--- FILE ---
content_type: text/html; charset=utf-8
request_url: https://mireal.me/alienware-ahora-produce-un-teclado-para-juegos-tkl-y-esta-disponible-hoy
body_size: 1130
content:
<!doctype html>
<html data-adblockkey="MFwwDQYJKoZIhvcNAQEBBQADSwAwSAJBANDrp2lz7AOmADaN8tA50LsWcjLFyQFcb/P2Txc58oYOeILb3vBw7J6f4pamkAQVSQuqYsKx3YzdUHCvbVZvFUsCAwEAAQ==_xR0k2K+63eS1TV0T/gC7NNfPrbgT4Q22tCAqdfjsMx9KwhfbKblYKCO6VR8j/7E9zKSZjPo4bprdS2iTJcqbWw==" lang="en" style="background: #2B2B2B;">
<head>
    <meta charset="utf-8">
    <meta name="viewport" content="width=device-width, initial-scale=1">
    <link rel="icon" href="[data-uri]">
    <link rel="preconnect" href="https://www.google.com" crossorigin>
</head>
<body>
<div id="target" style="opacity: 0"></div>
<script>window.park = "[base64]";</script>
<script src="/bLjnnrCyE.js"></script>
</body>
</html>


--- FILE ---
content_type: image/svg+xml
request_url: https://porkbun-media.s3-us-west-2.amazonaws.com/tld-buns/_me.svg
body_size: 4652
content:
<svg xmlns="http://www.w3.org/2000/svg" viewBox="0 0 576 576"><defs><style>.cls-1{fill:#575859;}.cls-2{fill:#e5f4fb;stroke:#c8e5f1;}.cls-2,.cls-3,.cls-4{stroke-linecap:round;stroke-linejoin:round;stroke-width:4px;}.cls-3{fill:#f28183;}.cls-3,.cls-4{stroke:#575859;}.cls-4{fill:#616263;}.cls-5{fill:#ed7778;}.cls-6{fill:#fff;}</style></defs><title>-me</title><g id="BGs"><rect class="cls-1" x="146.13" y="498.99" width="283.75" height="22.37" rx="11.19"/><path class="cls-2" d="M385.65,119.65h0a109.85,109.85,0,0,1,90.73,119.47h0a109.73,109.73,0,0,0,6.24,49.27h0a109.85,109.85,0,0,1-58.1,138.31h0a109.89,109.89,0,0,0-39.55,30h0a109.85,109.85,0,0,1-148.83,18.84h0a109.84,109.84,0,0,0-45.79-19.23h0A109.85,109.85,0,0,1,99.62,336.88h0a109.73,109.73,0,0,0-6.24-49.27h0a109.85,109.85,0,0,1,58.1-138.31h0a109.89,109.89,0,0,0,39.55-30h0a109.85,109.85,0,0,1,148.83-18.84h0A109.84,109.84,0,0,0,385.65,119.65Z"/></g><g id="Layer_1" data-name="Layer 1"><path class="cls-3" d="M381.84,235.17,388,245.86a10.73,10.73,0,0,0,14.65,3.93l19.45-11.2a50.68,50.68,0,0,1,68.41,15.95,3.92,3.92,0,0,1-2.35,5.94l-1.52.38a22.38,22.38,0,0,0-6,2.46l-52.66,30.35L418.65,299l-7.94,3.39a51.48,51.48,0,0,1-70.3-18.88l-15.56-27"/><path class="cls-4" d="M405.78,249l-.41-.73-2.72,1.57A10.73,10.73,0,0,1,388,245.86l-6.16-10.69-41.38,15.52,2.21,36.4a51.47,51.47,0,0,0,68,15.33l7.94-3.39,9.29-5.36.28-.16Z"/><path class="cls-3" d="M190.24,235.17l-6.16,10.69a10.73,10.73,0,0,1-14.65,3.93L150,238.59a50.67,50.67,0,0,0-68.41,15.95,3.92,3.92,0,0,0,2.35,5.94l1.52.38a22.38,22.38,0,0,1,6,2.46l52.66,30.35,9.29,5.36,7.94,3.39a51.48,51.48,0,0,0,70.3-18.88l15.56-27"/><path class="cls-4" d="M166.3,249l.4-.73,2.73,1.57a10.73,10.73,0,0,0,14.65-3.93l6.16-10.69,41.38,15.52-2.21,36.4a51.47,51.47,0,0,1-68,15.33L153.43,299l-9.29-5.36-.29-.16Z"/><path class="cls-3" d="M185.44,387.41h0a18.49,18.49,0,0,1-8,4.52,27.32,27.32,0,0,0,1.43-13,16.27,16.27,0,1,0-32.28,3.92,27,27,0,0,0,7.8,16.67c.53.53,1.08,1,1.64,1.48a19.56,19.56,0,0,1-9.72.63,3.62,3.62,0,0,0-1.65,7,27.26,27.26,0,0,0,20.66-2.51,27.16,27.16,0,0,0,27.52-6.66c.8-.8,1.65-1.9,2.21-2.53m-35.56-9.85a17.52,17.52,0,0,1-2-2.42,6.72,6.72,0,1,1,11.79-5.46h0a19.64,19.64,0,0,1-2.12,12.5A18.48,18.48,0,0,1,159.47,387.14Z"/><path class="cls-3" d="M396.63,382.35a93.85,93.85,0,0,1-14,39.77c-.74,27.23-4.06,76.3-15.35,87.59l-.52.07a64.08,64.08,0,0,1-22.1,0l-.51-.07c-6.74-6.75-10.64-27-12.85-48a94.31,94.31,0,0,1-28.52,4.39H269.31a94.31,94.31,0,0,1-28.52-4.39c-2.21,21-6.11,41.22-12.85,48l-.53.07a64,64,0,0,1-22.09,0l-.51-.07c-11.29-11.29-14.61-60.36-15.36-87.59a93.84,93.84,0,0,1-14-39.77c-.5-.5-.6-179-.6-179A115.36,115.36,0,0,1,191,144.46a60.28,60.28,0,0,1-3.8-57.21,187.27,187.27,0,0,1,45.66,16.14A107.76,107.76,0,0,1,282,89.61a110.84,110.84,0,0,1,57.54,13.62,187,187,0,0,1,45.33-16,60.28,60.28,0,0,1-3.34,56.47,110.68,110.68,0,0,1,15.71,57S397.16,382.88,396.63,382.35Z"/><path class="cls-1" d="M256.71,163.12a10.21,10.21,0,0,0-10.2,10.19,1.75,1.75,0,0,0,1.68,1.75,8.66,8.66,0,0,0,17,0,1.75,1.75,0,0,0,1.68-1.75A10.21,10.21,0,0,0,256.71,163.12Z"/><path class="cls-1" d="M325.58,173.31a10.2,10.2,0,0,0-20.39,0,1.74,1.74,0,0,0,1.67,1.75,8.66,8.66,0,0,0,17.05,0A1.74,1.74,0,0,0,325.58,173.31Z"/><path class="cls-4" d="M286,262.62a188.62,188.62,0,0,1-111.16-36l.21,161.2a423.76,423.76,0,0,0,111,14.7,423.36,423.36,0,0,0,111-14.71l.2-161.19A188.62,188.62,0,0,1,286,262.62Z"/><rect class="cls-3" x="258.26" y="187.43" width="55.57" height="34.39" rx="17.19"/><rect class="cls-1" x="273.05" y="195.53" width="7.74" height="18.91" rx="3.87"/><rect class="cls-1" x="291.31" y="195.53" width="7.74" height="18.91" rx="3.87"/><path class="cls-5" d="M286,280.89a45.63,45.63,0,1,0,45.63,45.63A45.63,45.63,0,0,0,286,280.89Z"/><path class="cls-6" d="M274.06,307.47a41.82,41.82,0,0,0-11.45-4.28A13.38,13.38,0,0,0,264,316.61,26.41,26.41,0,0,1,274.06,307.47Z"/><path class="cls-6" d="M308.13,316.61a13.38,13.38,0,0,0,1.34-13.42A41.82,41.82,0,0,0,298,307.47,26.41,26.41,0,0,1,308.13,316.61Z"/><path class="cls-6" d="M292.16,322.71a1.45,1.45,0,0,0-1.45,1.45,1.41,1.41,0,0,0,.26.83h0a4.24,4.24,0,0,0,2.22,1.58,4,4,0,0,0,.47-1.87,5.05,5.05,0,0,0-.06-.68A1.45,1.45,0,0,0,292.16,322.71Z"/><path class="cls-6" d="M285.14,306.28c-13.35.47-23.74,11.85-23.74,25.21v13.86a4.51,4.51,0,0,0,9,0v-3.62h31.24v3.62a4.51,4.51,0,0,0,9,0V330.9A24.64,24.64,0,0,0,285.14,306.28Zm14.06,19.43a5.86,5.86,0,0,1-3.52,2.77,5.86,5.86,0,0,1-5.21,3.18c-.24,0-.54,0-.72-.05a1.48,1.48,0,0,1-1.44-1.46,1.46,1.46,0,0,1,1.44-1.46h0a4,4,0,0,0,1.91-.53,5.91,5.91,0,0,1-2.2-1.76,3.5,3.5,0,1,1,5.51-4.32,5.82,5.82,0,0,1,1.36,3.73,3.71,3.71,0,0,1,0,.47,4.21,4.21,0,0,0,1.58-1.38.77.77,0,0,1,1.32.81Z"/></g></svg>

------------

**Assignment**
Type out again, exactly as written, the lines from the beginning of the material through the one containing "<!doctype html>".

**Output for this exercise**
--- FILE ---
content_type: text/html; charset=utf-8
request_url: https://mireal.me/alienware-ahora-produce-un-teclado-para-juegos-tkl-y-esta-disponible-hoy
body_size: 1130
content:
<!doctype html>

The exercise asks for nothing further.